▶ _What you should do_: Set down the entries that follow exactly as written, leaving out any images.

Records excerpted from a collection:

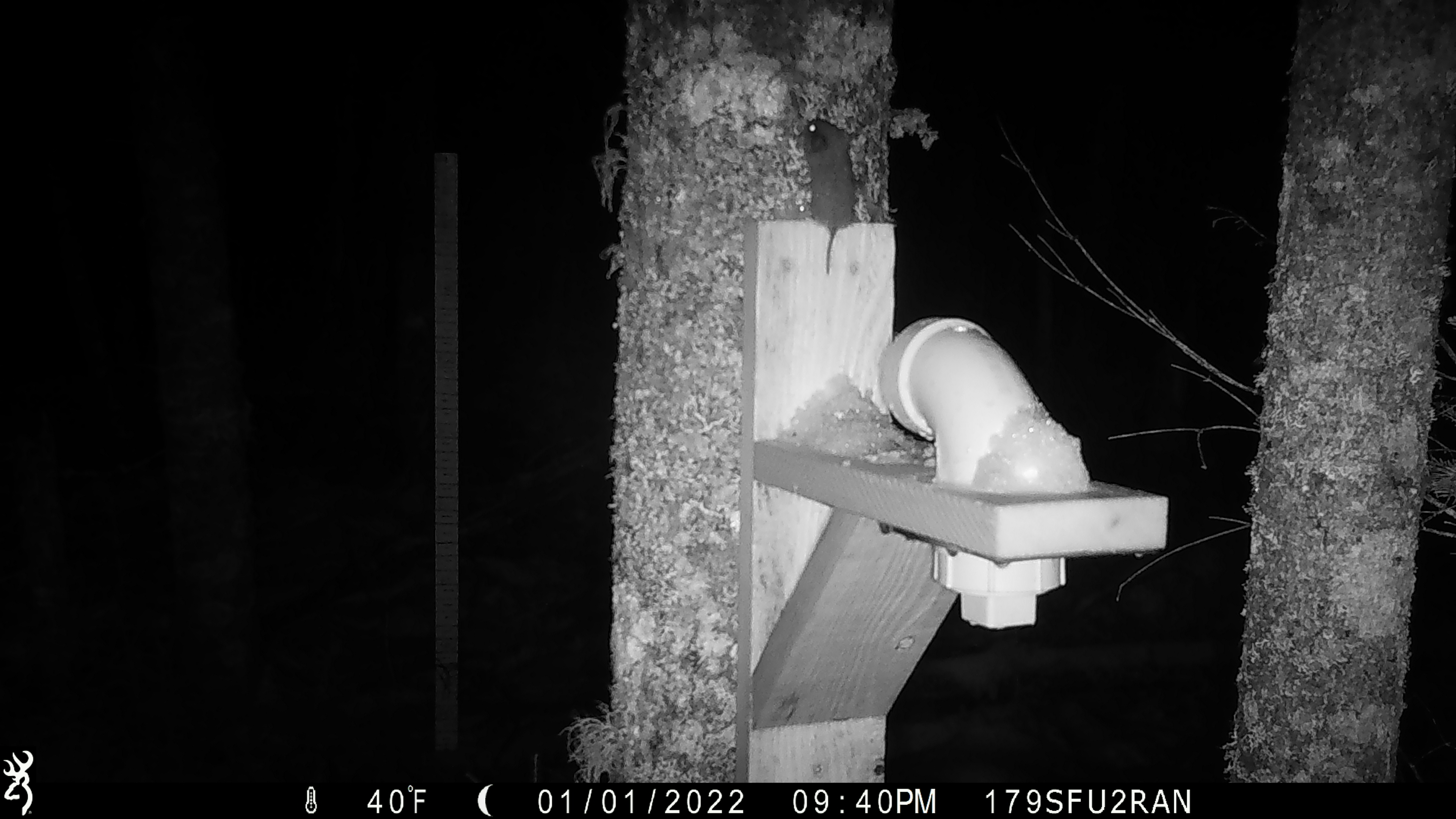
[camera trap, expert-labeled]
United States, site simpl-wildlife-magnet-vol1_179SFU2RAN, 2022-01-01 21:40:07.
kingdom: Animalia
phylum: Chordata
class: Mammalia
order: Rodentia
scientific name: Rodentia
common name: mouse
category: mouse sp.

▶ _The completed task_:
[camera trap, expert-labeled]
United States, site simpl-wildlife-magnet-vol1_179SFU2RAN, 2022-01-01 21:40:07.
kingdom: Animalia
phylum: Chordata
class: Mammalia
order: Rodentia
scientific name: Rodentia
common name: mouse
category: mouse sp.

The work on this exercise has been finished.